Please,
I have to found
a point x=x_o
where the solution y(x) of equation:
y''=y^2-exp[y], y=y(x).
is oscillatory

I have think the rule (y''/y)<0...

thanks...
johnk.

I think you problem is incorrectly stated.

Your problem is in the form y'' = f(y) and has no dependence on x. Therefore no x is special in the general solution.

Your one-trick pony is here. Can we solve it using our new trick for y'' =f(y) ?

(d^2y/dx^2) = d/dy [(1/2)(dx/dy)^-2] = y^2 - e^y

(dx/dy)^-2 = 2 ∫ y^2 - e^y dy = (2/3) y^3 - 2 e^y + A

± (dx/dy) = 1/sqrt((2/3) y^3 - 2 e^y + A)
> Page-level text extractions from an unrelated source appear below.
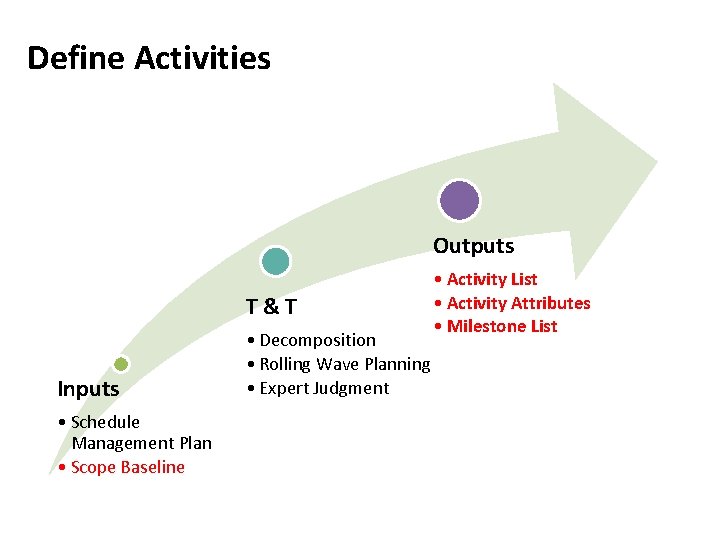 Define Activities

Inputs
• Schedule Management Plan
• Scope Baseline

T & T
• Decomposition
• Rolling Wave Planning
• Expert Judgment

Outputs
• Activity List
• Activity Attributes
• Milestone List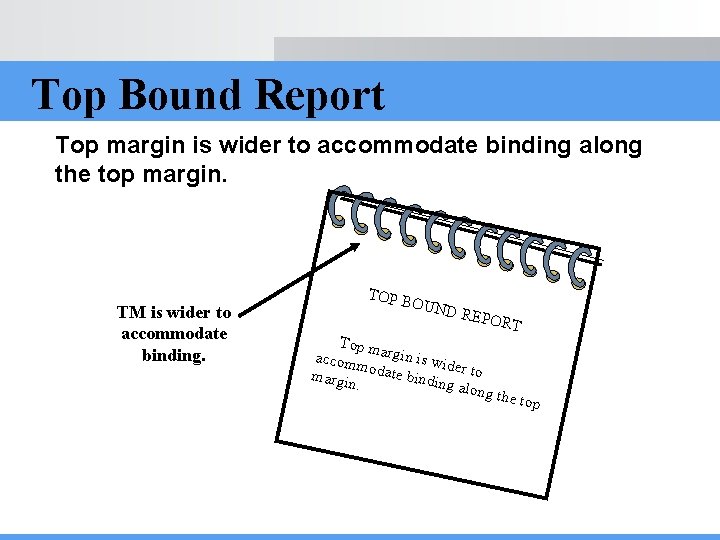 Top Bound Report

Top margin is wider to accommodate binding along the top margin.

TM is wider to accommodate binding.

TOP BOUND REPORT

Top margin is wider to accommodate binding along the top margin.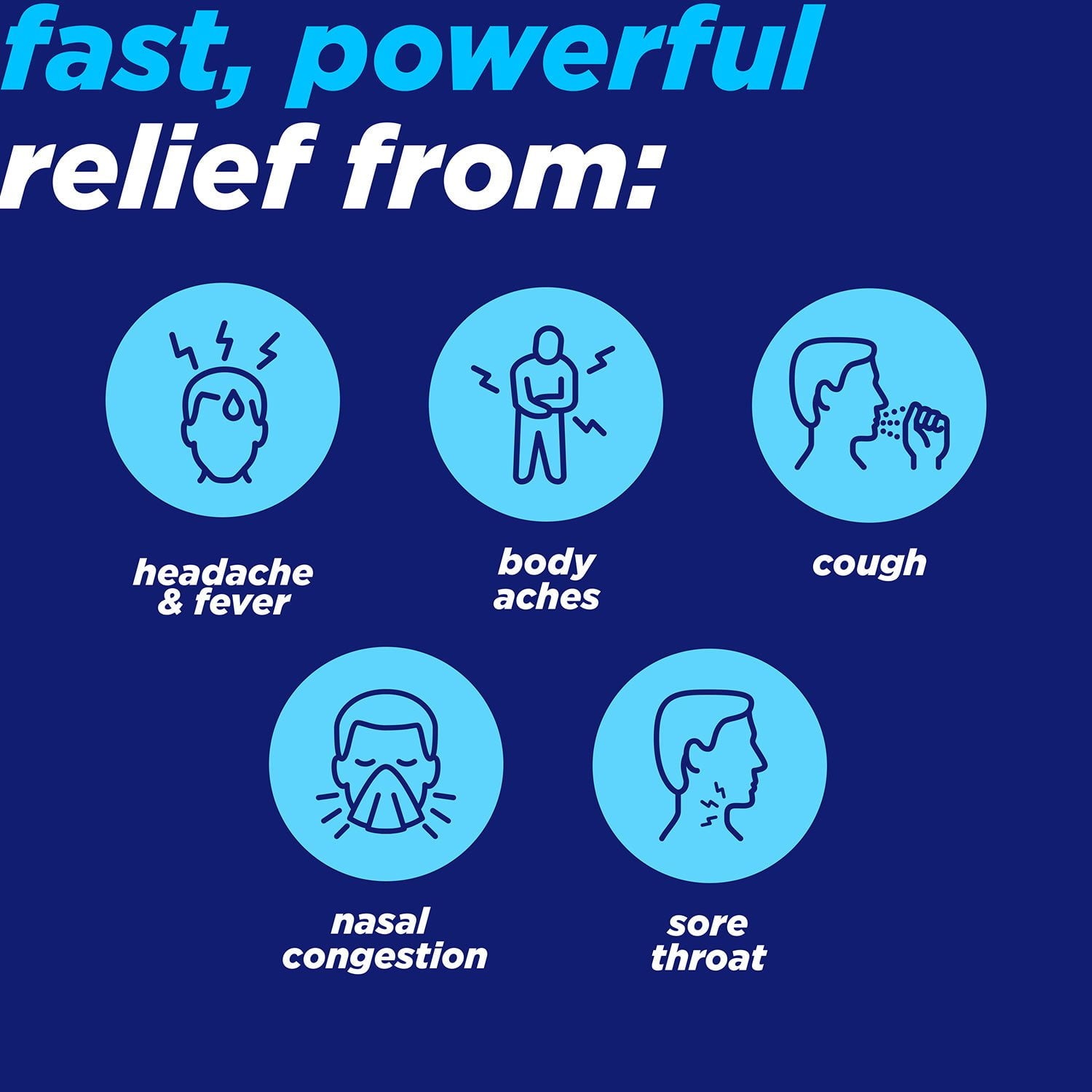 fast, powerful
relief from:

headache
& fever

body
aches

cough

nasal
congestion

sore
throat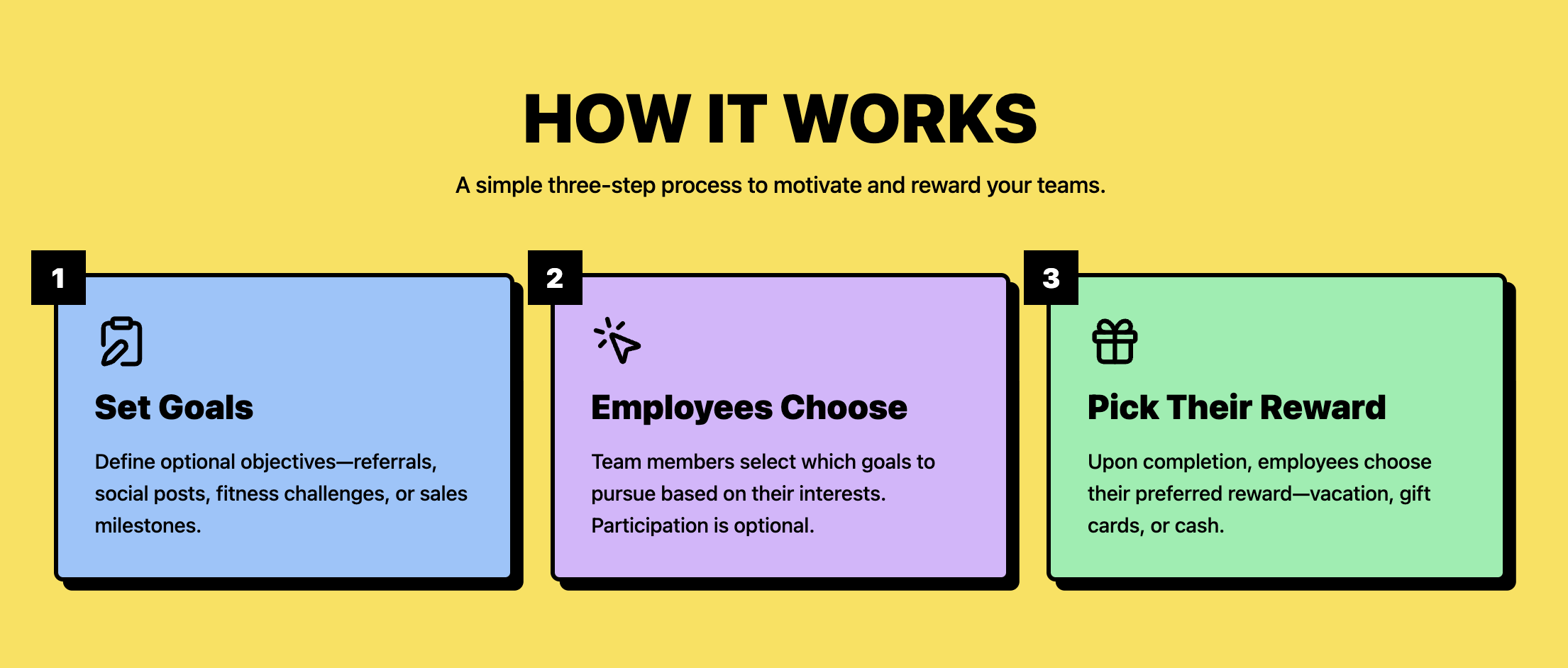 HOW IT WORKS

A simple three-step process to motivate and reward your teams.

1

Set Goals

Define optional objectives—referrals, social posts, fitness challenges, or sales milestones.

2

Employees Choose

Team members select which goals to pursue based on their interests. Participation is optional.

3

Pick Their Reward

Upon completion, employees choose their preferred reward—vacation, gift cards, or cash.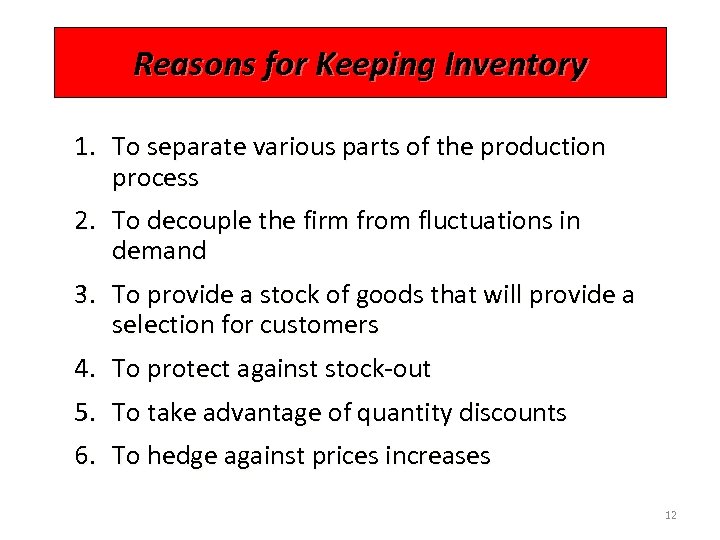 Reasons for Keeping Inventory

1. To separate various parts of the production process
2. To decouple the firm from fluctuations in demand
3. To provide a stock of goods that will provide a selection for customers
4. To protect against stock-out
5. To take advantage of quantity discounts
6. To hedge against prices increases

12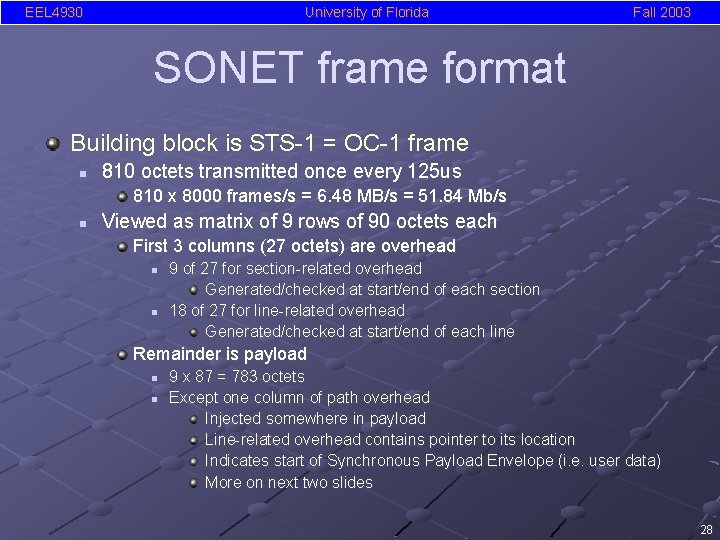 EEL4930 University of Florida Fall 2003

SONET frame format

Building block is STS-1 = OC-1 frame
810 octets transmitted once every 125us
810 x 8000 frames/s = 6.48 MB/s = 51.84 Mb/s
Viewed as matrix of 9 rows of 90 octets each
First 3 columns (27 octets) are overhead
9 of 27 for section-related overhead
Generated/checked at start/end of each section
18 of 27 for line-related overhead
Generated/checked at start/end of each line
Remainder is payload
9 x 87 = 783 octets
Except one column of path overhead
Injected somewhere in payload
Line-related overhead contains pointer to its location
Indicates start of Synchronous Payload Envelope (i.e. user data)
More on next two slides

28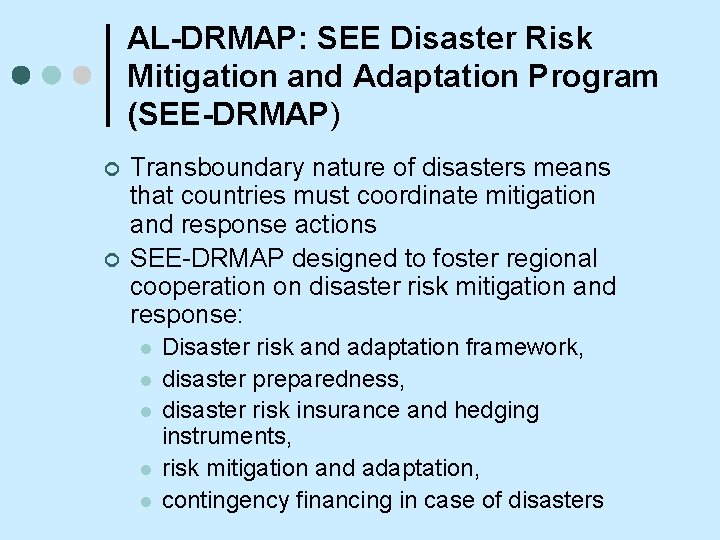 AL-DRMAP: SEE Disaster Risk Mitigation and Adaptation Program (SEE-DRMAP)

Transboundary nature of disasters means that countries must coordinate mitigation and response actions

SEE-DRMAP designed to foster regional cooperation on disaster risk mitigation and response:

Disaster risk and adaptation framework,

disaster preparedness,

disaster risk insurance and hedging instruments,

risk mitigation and adaptation,

contingency financing in case of disasters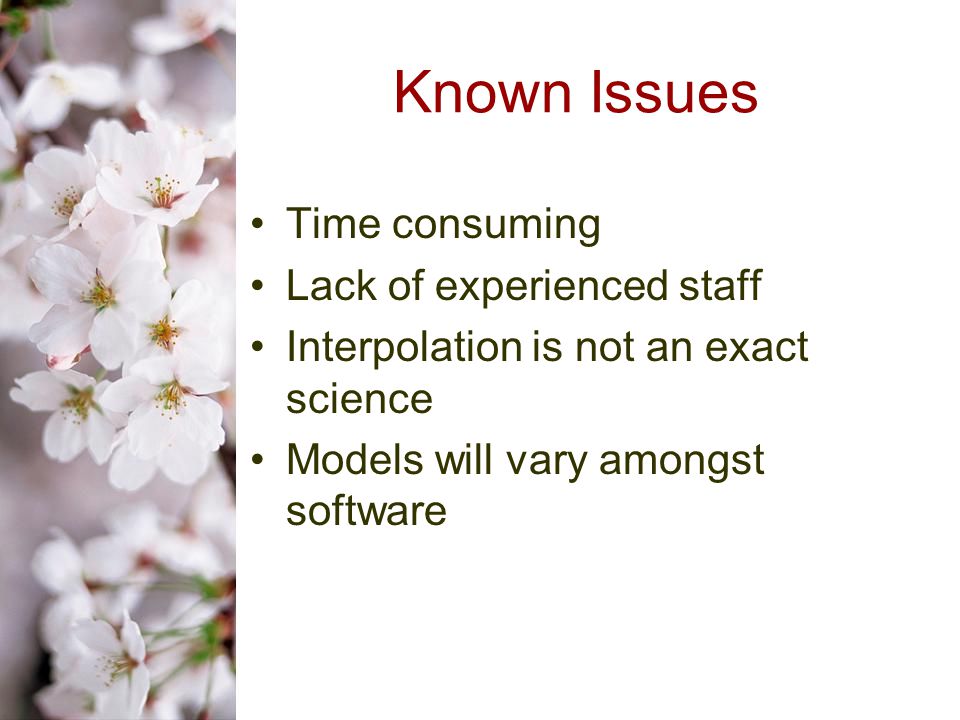 Known Issues

• Time consuming
• Lack of experienced staff
• Interpolation is not an exact science
• Models will vary amongst software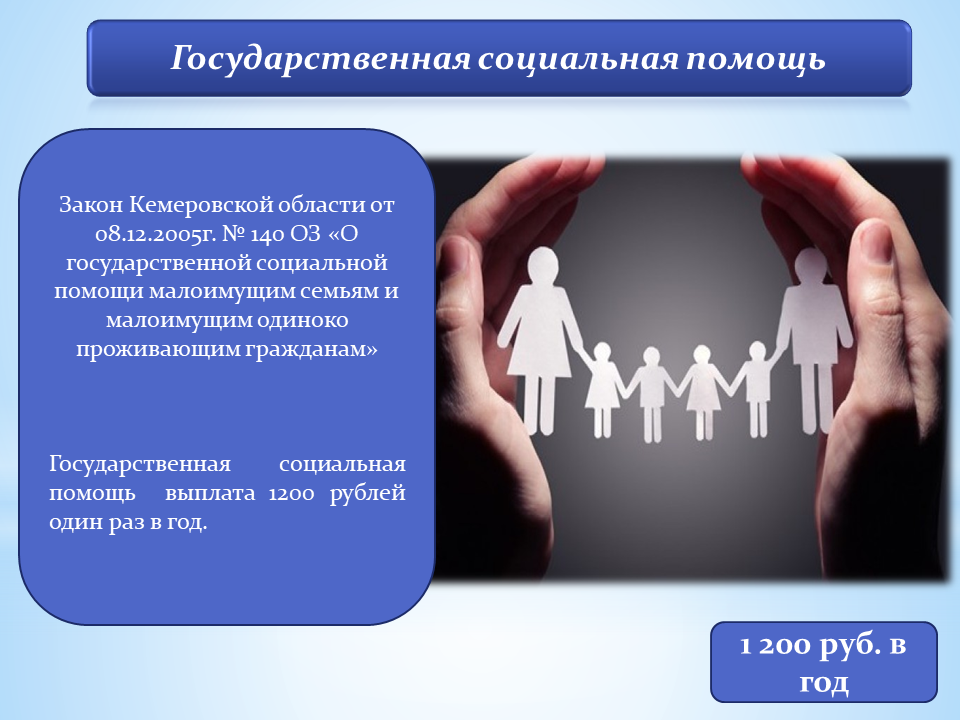 Государственная социальная помощь

Закон Кемеровской области от 08.12.2005г. № 140 ОЗ «О государственной социальной помощи малоимущим семьям и малоимущим одиноко проживающим гражданам»

Государственная социальная помощь выплата 1200 рублей один раз в год.

1 200 руб. в год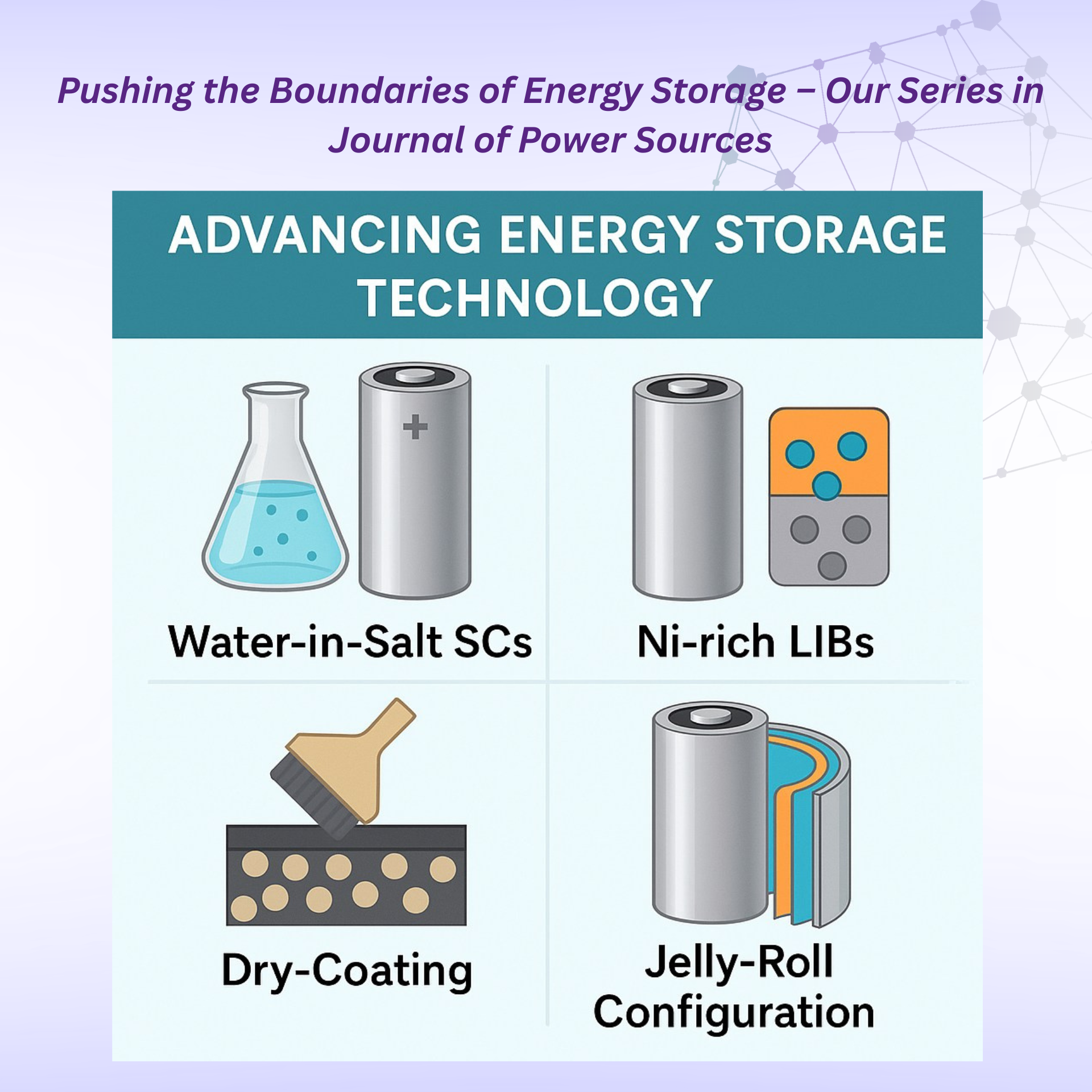 Pushing the Boundaries of Energy Storage – Our Series in Journal of Power Sources

ADVANCING ENERGY STORAGE TECHNOLOGY

+

Water-in-Salt SCs

Ni-rich LIBs

Dry-Coating

Jelly-Roll Configuration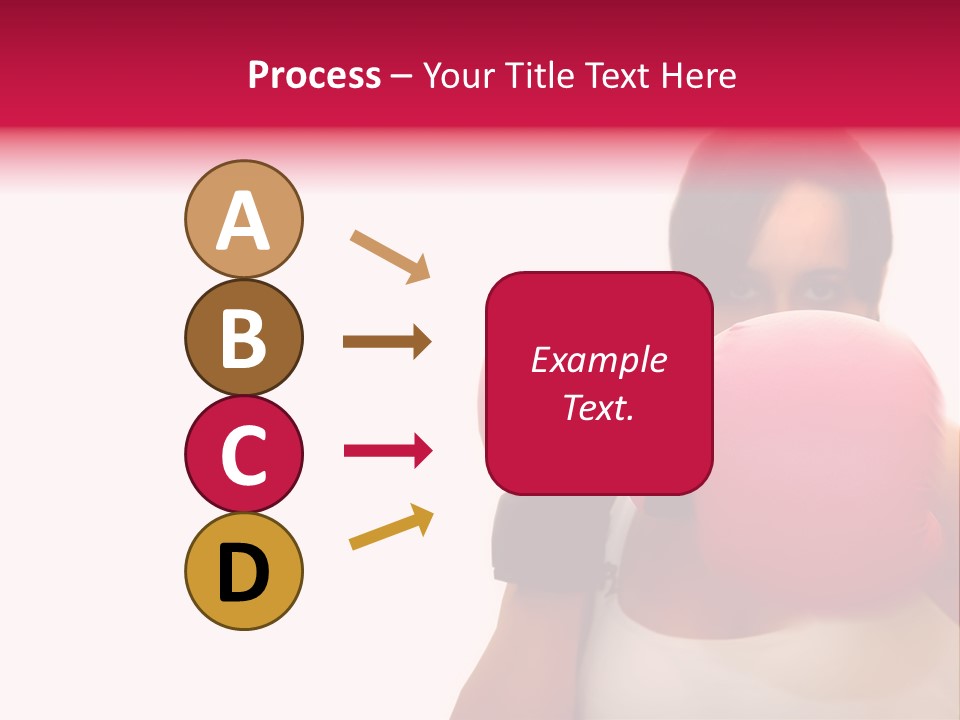 Process – Your Title Text Here

A

B

C

D

Example Text.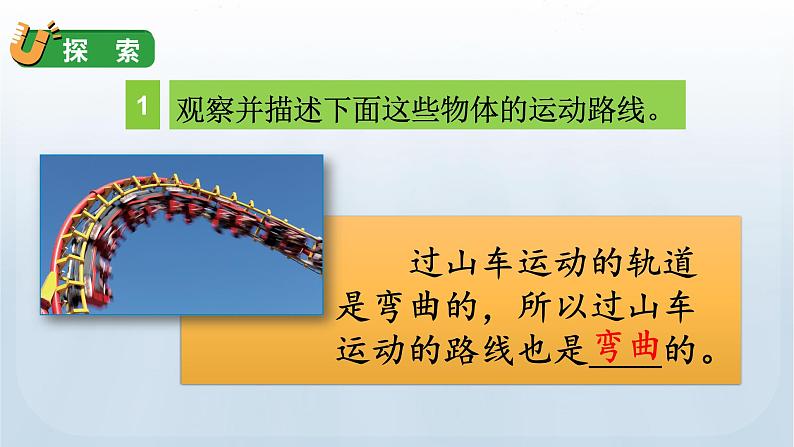 探 索

1 观察并描述下面这些物体的运动路线。

过山车运动的轨道是弯曲的，所以过山车运动的路线也是弯曲的。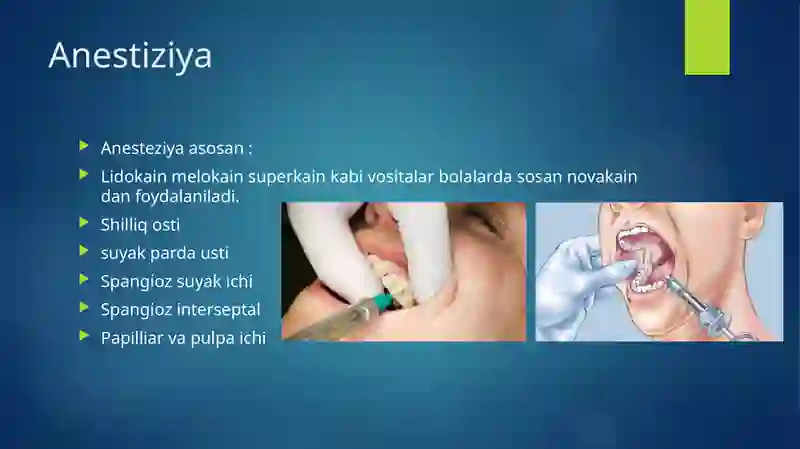 Anestiziya

Anesteziya asosan :

Lidokain melokain superkain kabi vositalar bolalarda sosan novakain dan foydalaniladi.

Shilliq osti

suyak parda usti

Spangioz suyak ichi

Spangioz interseptal

Papilliar va pulpa ichi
± (∫ 1 dx) = ± (x + C) = ∫ 1/sqrt((2/3) y^3 - 2 e^y + A) dy

Which is not going to happen. Time to get more descriptive.

There is a certain number p, p is the only real solution of p^2 = e^p and is about -7/10.

y = p is the only solution of y'' = y^2 - e^y = 0 so it is a fixed point when y = 0.

And for y> p, y'' < 0 and for y < p, y'' >0, and is strictly increasing in magnitude.

Thus y''/(y-p) < 0 when y is not p.

Thus p is the only possible stable asymptotic value of y. But it is not stable, and y oscillates everywhere but exactly at p.